*STATED TASK:* Starting at the row that contains "Studying this photograph" and running through the last row, write those rows out again, requests included, with every coordinate and distance in the answers multiplied by 0.9 and rounded to as many decimal places as it had, halves rounded up. Keep the numbers in the requests as they are.

*PROVIDED MATERIAL:*
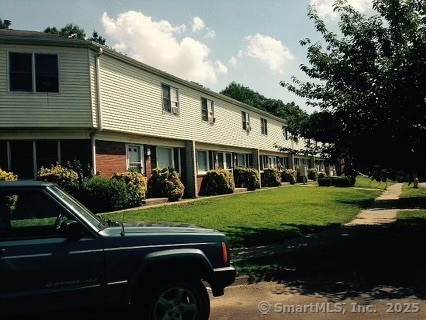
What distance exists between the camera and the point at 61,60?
16.2 m

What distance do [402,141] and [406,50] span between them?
6.64 feet

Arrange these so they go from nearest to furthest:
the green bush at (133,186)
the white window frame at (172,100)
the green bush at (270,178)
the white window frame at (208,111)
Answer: the green bush at (133,186) → the white window frame at (172,100) → the white window frame at (208,111) → the green bush at (270,178)

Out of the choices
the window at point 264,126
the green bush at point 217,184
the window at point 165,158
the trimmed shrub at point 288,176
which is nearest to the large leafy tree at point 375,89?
the window at point 165,158

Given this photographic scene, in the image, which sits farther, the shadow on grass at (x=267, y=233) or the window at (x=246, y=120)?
the window at (x=246, y=120)

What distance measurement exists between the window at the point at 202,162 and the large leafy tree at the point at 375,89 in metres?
15.8

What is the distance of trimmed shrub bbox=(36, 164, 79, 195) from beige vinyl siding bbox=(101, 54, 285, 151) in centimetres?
279

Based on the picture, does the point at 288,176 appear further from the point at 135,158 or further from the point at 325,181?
the point at 135,158

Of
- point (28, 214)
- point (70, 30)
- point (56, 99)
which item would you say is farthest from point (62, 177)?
point (70, 30)

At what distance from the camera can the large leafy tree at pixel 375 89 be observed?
8.67m

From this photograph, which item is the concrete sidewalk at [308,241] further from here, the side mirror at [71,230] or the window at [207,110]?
the window at [207,110]

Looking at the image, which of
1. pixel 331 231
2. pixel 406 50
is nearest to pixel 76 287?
pixel 406 50

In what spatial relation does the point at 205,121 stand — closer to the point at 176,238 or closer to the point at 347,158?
the point at 347,158

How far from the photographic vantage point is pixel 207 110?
2664 cm

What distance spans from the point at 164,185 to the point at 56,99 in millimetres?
6720
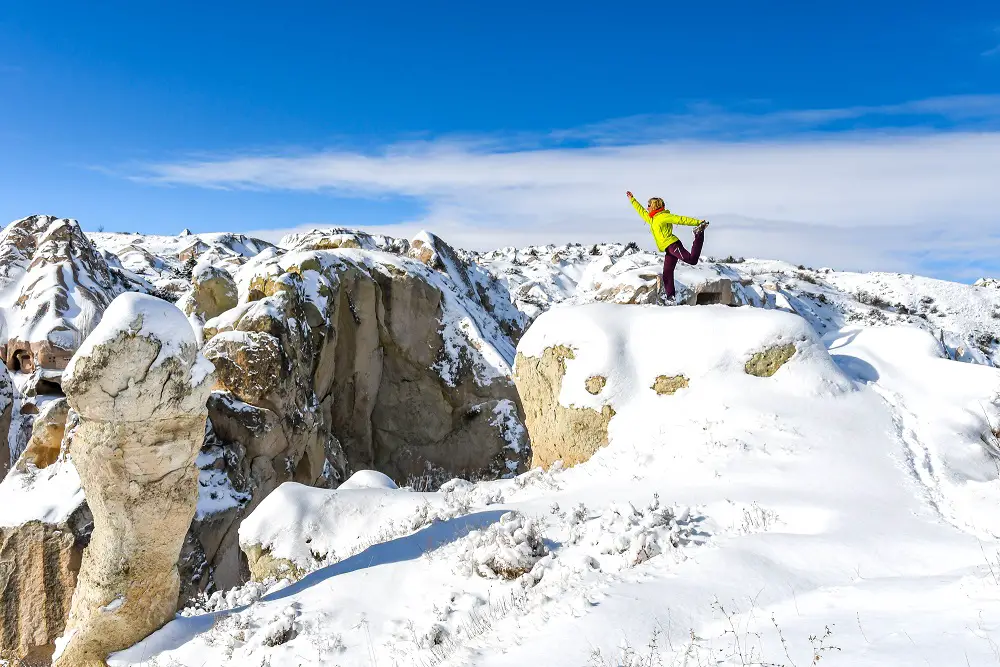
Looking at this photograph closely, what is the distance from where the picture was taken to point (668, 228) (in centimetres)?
1282

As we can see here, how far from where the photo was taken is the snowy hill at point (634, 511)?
497 centimetres

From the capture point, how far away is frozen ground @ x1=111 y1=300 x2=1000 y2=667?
4.77 metres

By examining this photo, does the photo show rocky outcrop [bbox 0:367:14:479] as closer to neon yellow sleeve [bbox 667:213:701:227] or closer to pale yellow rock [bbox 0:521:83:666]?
pale yellow rock [bbox 0:521:83:666]

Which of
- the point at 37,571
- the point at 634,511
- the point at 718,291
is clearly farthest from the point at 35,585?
the point at 718,291

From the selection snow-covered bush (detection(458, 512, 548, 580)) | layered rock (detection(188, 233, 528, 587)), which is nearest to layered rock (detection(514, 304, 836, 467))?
snow-covered bush (detection(458, 512, 548, 580))

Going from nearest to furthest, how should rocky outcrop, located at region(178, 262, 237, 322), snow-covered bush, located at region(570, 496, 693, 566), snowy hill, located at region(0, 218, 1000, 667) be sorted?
snowy hill, located at region(0, 218, 1000, 667) → snow-covered bush, located at region(570, 496, 693, 566) → rocky outcrop, located at region(178, 262, 237, 322)

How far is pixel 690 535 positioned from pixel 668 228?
743 cm

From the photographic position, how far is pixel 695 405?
1060cm

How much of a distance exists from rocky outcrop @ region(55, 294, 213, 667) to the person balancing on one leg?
28.4 ft

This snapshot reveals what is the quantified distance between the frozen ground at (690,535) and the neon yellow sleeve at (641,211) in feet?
5.97

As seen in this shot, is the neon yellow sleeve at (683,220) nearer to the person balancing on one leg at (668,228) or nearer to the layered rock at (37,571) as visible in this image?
the person balancing on one leg at (668,228)

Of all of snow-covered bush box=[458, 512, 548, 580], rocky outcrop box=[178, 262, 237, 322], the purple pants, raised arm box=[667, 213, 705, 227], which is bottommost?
snow-covered bush box=[458, 512, 548, 580]

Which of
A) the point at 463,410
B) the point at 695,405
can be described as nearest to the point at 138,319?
the point at 695,405

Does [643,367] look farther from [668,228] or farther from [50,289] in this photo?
[50,289]
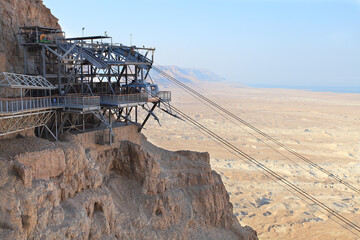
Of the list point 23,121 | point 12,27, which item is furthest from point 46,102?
point 12,27

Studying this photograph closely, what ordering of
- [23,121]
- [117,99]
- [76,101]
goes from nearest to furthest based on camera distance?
1. [23,121]
2. [76,101]
3. [117,99]

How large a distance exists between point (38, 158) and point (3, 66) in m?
9.45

*THE REPLY:*
Studying this photograph closely, what ordering of
- [23,121]
- [117,99]
- [76,101]
goes from nearest to furthest based on camera distance?
1. [21,109]
2. [68,91]
3. [105,89]

How large a distance exists between point (38, 158) and point (3, 66) in m?
8.51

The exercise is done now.